## Data segment
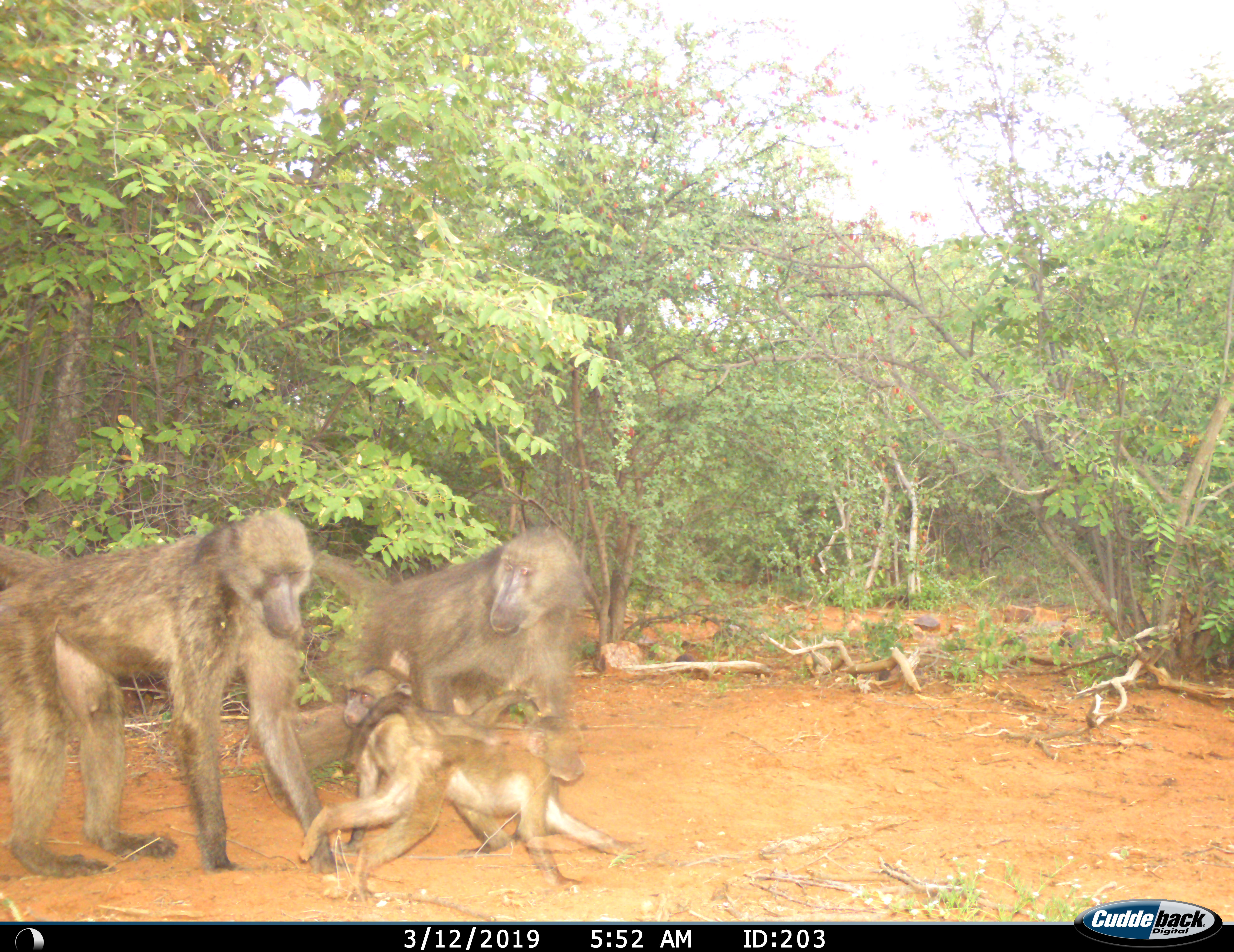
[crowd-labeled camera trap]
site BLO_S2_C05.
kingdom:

## Work to complete
Copy the listing exactly, omitting pictures.

## Solution below
[crowd-labeled camera trap]
site BLO_S2_C05.
kingdom:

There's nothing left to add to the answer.